The Myth of Motherhood

Which of the following mothers am I most like?

a) Madonna  b)
Margec)Carol_brady_1   
d)
Roseanne_1

Something that has been on my mind a lot lately are the ways that
childhood and motherhood have been mythologized by our society. I have
thought about this a lot since having my own children.

Even though I got married young, I did not have kids right away. In fact, I wasn’t sure if I was going to have kids ever.
My own mom, bless her heart, seemed often overwhelmed with us. She was
a SAHM (stay at home mom) for most of my childhood, and I think she
felt the pressure to take that role. She had no identity outside that
of being "mother." Her mother had never been "allowed" to have a job.
When my grandmother was in her early fifties she accepted a part-time
job at a Christian manufacturing company as a secretary, against the
wishes of my conservative, sexist grandfather.

I recently came came across this article in Slate. The Real Myth of Motherhood:
Reconsidering the maternal memoir-cum-manifesto

by Ann Hulbert explores the plethora of mommy memoirs and books that
critique motherhood myths, all meant to give the "real" perspective of
motherhood versus the "American Mother Mystique" propagated to us by
both the liberal left and the religious right.

* _Problems and tasks_:
a) Could you print all sixteen records below line for line, leaving out the pictures?
b) Can you carry on with the motherhood essay above from the point where it stops?

* _Source data_:
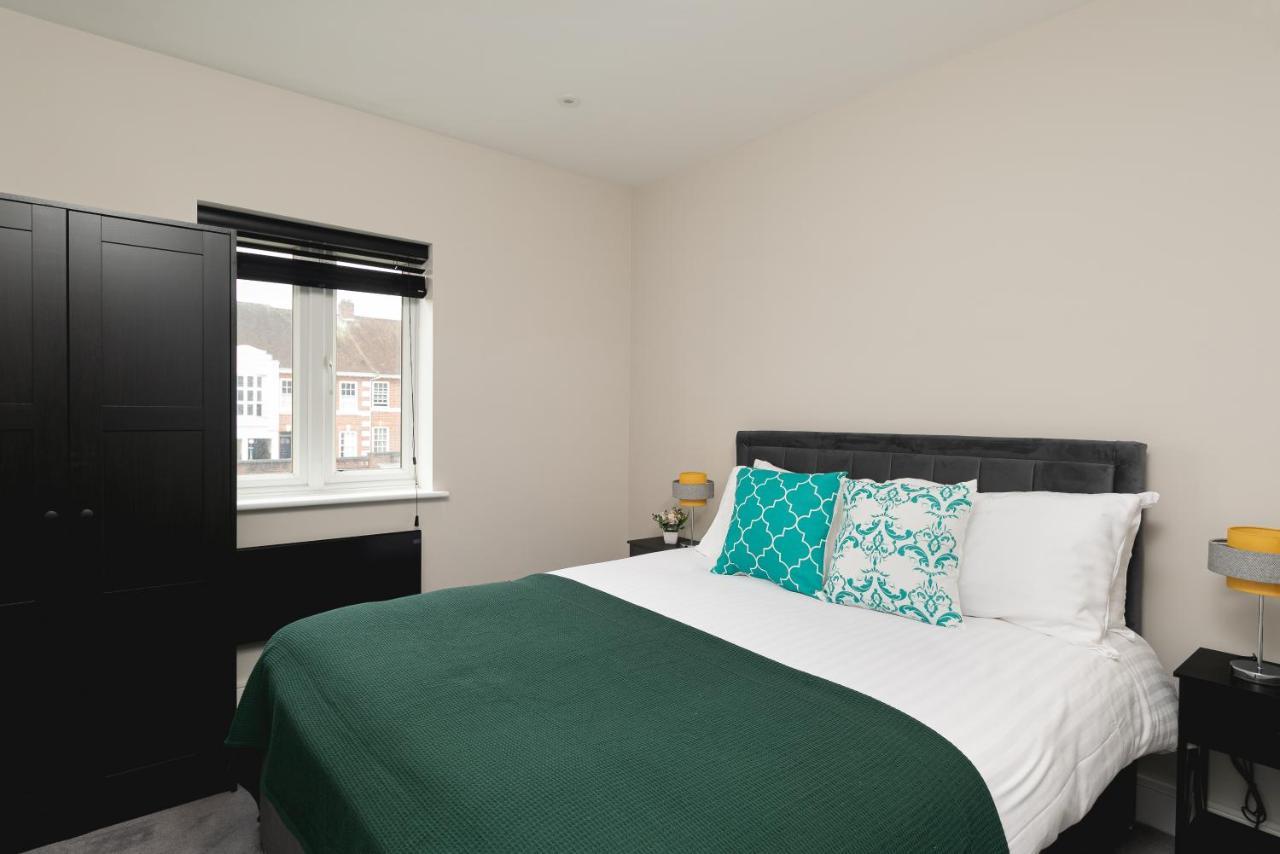 Skyvillion - Cozy Large 4 & 1 Bed Apartments In London Enfield, Mins To Tube Station, Free Wi-Fi Exterior photo
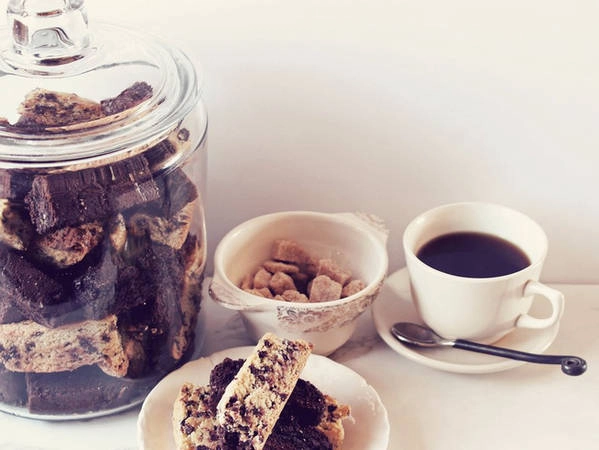 10. Biscotti: Bánh quy Biscotti còn gọi là “cantuccini”. Người Ý rất thích thưởng thích Biscotti với một tách cà phê hay trà. 10. Biscotti: Bánh quy Biscotti còn gọi là “cantuccini”. Người Ý rất thích thưởng thích Biscotti với một tách cà phê hay trà.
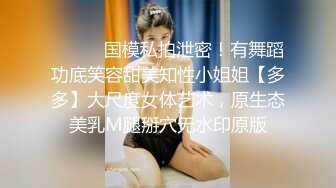 炮友放假酒店自慰操逼，假屌快速抽插，搞得美穴湿哒哒，主动骑在身上抓着奶子操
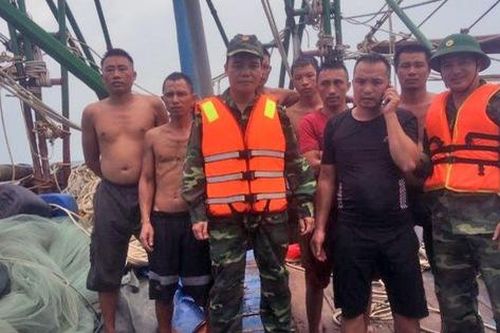 Gặp nạn trên biển, 7 ngư dân được cứu sống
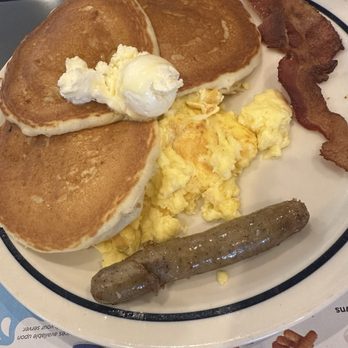 IHOP - Breakfast & Brunch Near Me - Northridge, California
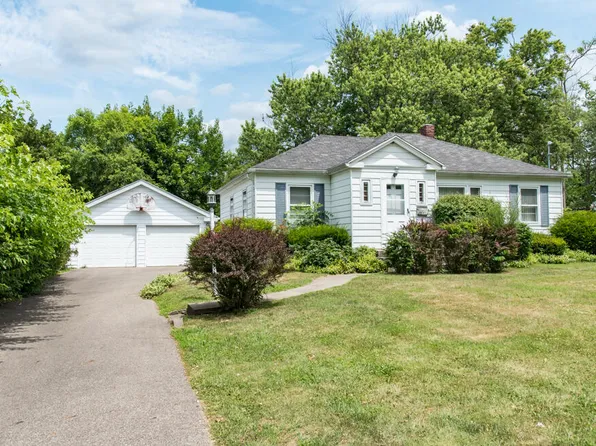 341 E Glenguile St, Parchment, MI 49004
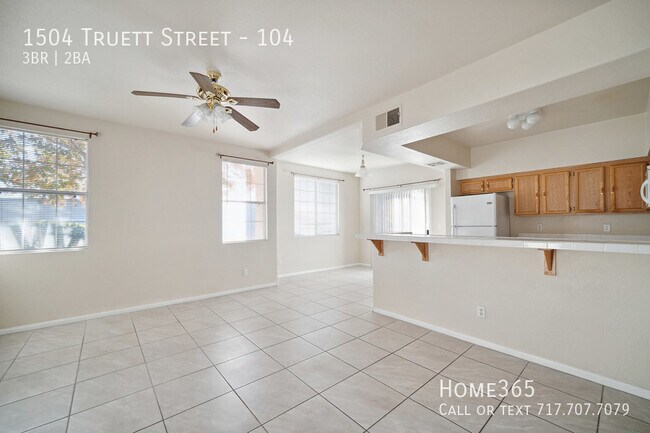 Foto del edificio - Stunning 3 Bedroom 2 Bathroom Apartment - ...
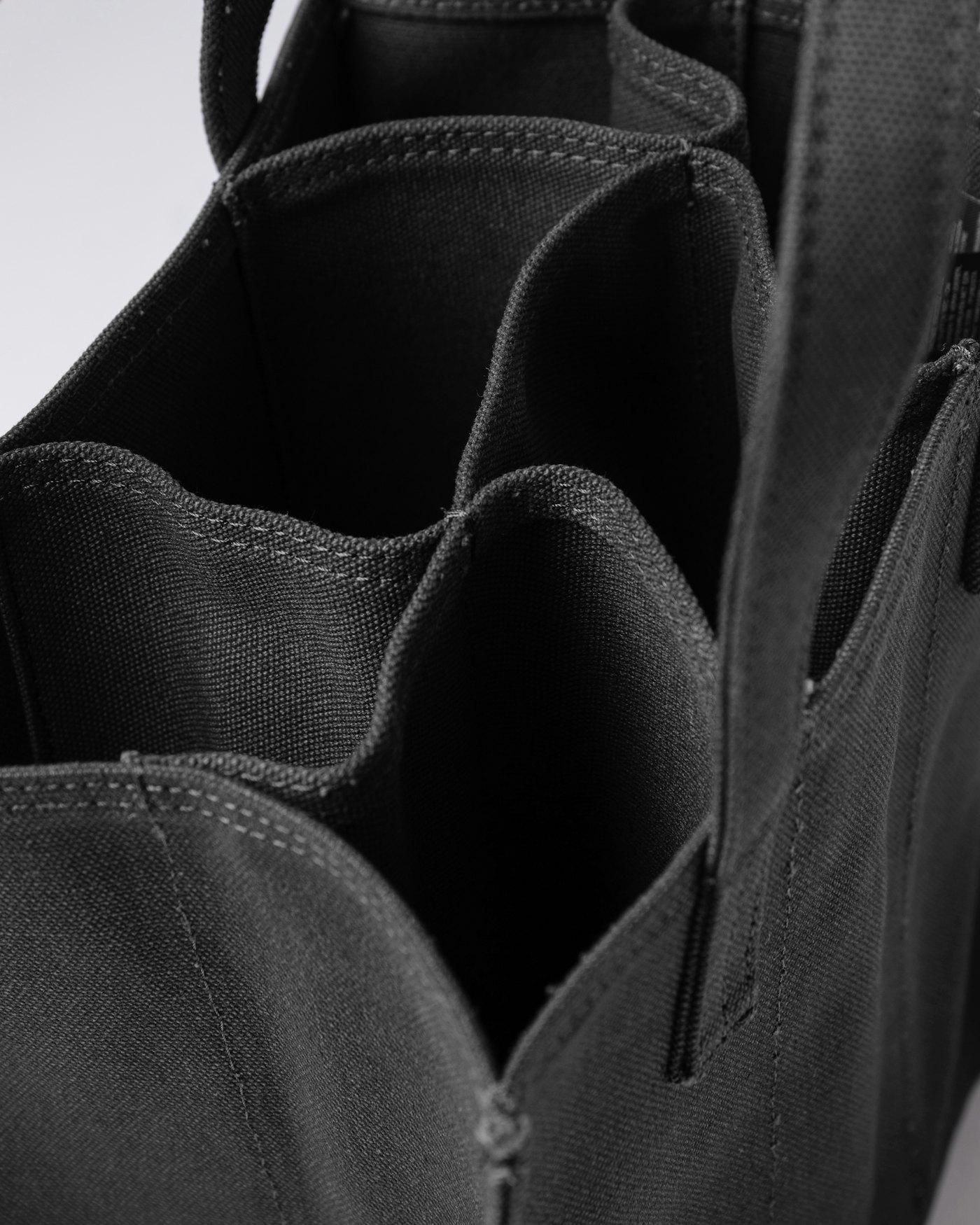 Bottle bag est en couleur noir (5 de 5)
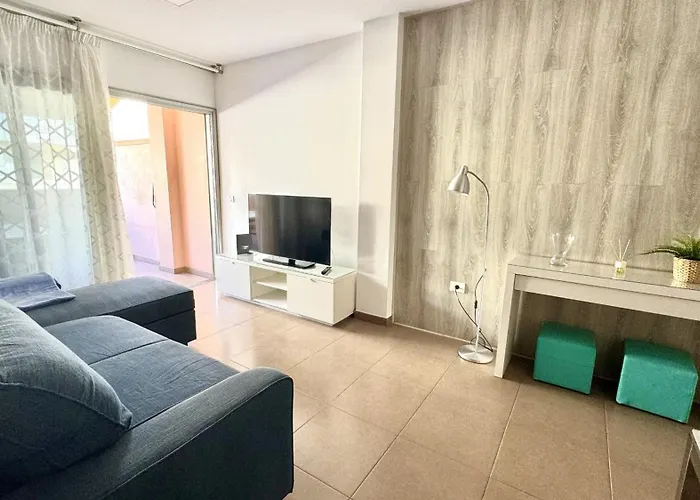 Апартаменти Caleta Blue Ocean On The By Deihu Experiences *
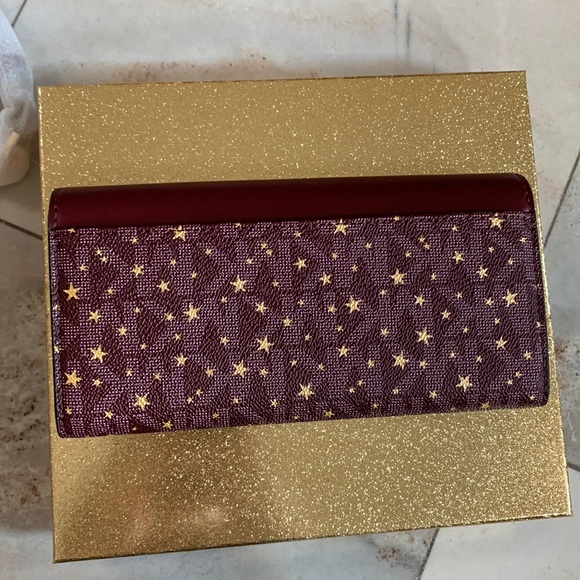 Brand New Michael Kors Convertible Crossbody Wallet Jet Set Charm Merlot Multi - Picture 3 of 9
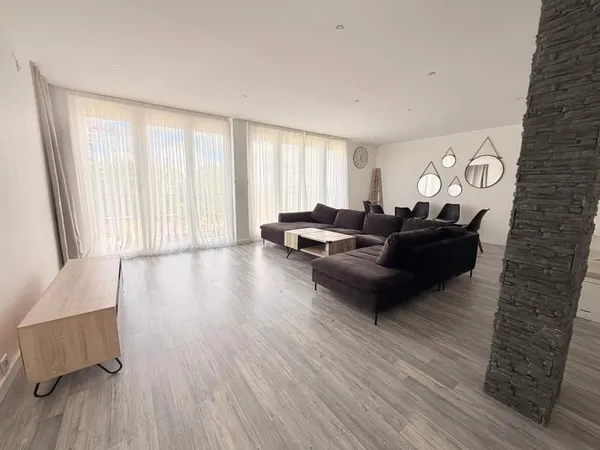 Une vue dégagée avec un volume confortable
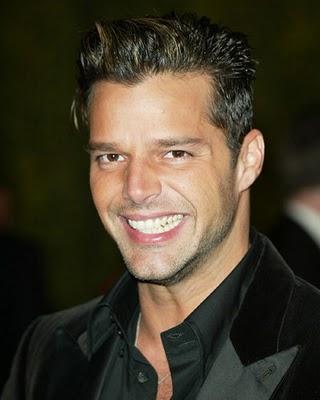 Ricky Martin completamente nudo!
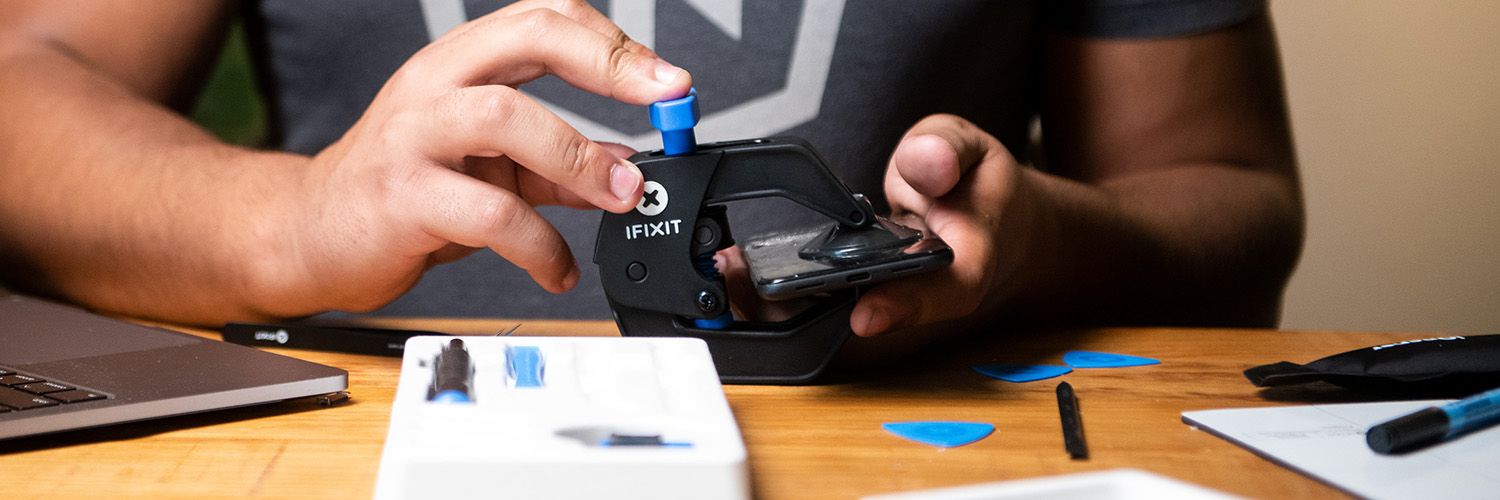 Anti-Clamp: Suction Cup Pliers | Phone and Tablet Screen Opener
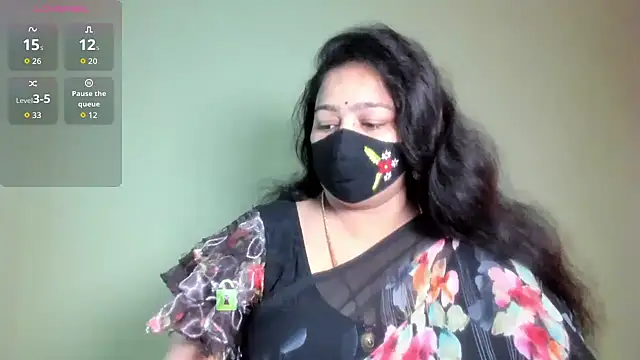 neelu-hoty online show from July 18, 9:13 am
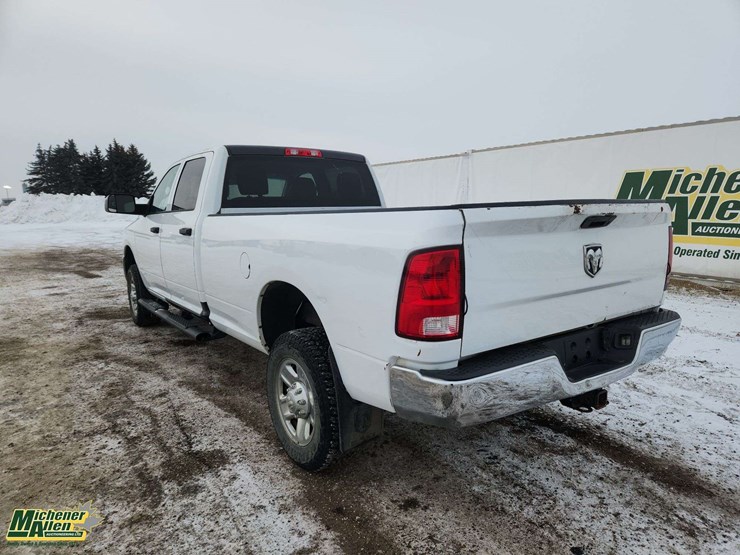 2016-dodge-2500-image-3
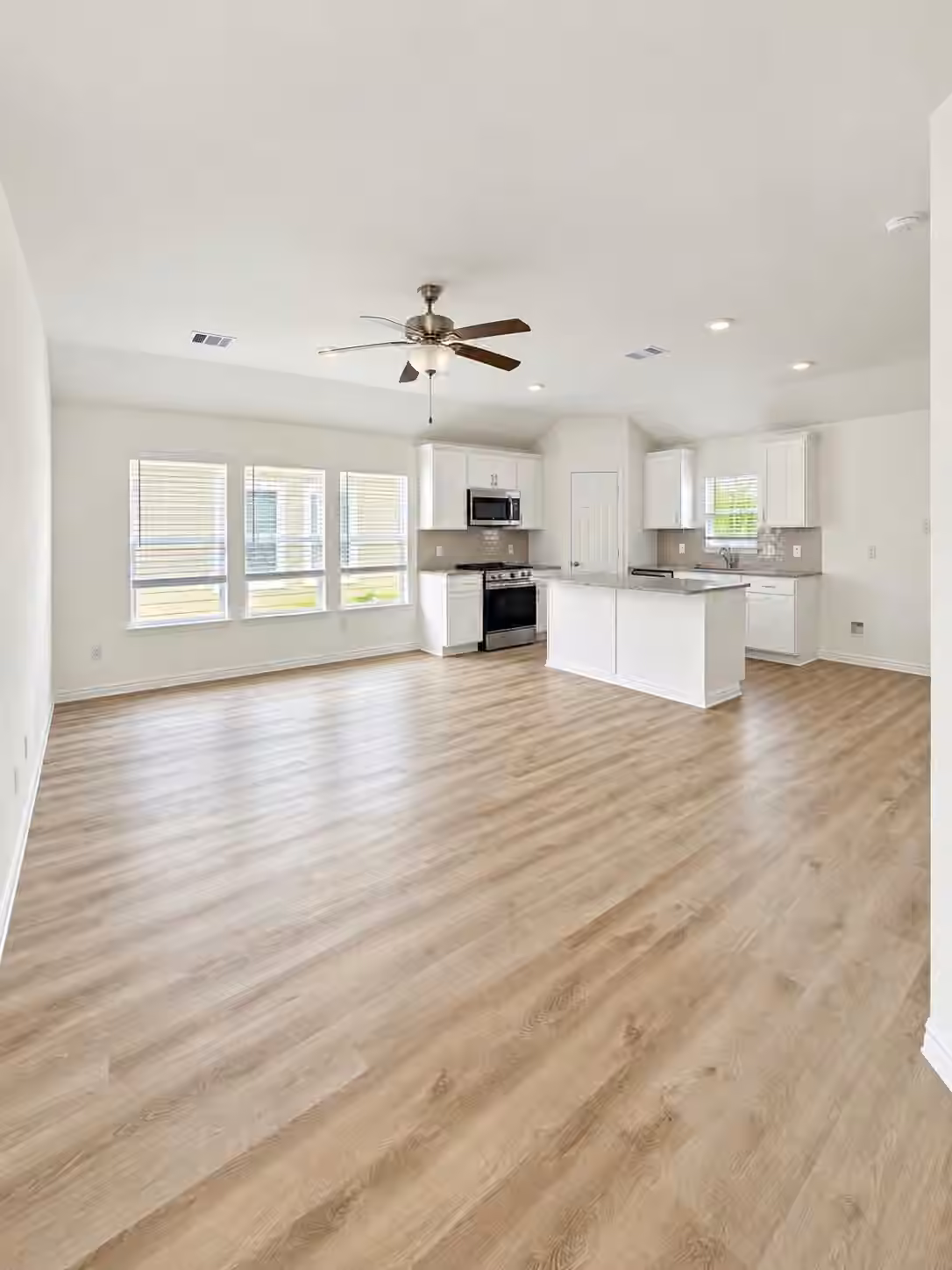 Photo 2 of 509 Oak Chase Avenue, Dayton, TX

* _Expected outputs_:
a)
 Skyvillion - Cozy Large 4 & 1 Bed Apartments In London Enfield, Mins To Tube Station, Free Wi-Fi Exterior photo
 10. Biscotti: Bánh quy Biscotti còn gọi là “cantuccini”. Người Ý rất thích thưởng thích Biscotti với một tách cà phê hay trà. 10. Biscotti: Bánh quy Biscotti còn gọi là “cantuccini”. Người Ý rất thích thưởng thích Biscotti với một tách cà phê hay trà.
 炮友放假酒店自慰操逼，假屌快速抽插，搞得美穴湿哒哒，主动骑在身上抓着奶子操
 Gặp nạn trên biển, 7 ngư dân được cứu sống
 IHOP - Breakfast & Brunch Near Me - Northridge, California
 341 E Glenguile St, Parchment, MI 49004
 Foto del edificio - Stunning 3 Bedroom 2 Bathroom Apartment - ...
 Bottle bag est en couleur noir (5 de 5)
 Апартаменти Caleta Blue Ocean On The By Deihu Experiences *
 Brand New Michael Kors Convertible Crossbody Wallet Jet Set Charm Merlot Multi - Picture 3 of 9
 Une vue dégagée avec un volume confortable
 Ricky Martin completamente nudo!
 Anti-Clamp: Suction Cup Pliers | Phone and Tablet Screen Opener
 neelu-hoty online show from July 18, 9:13 am
 2016-dodge-2500-image-3
 Photo 2 of 509 Oak Chase Avenue, Dayton, TX

b)
Hulbert writes:

If there is a "myth" of motherhood these days, it is
that mothers’ experience has been relentlessly, and romantically,
mythologized. In print, at least, the opposite is the truth. Over the
course of almost half a century now, women writers have been busy
crafting a withering corrective to official versions of motherhood . .
. Speaking from their conflicted hearts and hearths, non-prime-time
mothers have been issuing challenges to the tidy dogmas and dramas
dispensed by experts, preachers, politicians, advertisers, and TV
producers.

I can agree wholeheartedly with this analysis. I have lived it
myself. Both as a child growing up with an unsatisfied SAHM, and later
as one myself. I attended a school-district sponsored Early Childhood
Family Education classes (or for some, it might be "Mommy & Me" or
another version of the Voice-of-Parenting-Education-God curriculum)
with other SAHM’s. Often, the topics of conversation seemed so
self-indulgent and it was evident a few of us weren’t quite satisfied
with our entire identity defined solely through motherhood. It’s
difficult to admit it,though, because it is not a choice as much as a luxury
to have the time and resources to attend these kinds of parenting
classes or be a SAHM. It also seems ungrateful to acknowledge that it’s
sometimes damn hard.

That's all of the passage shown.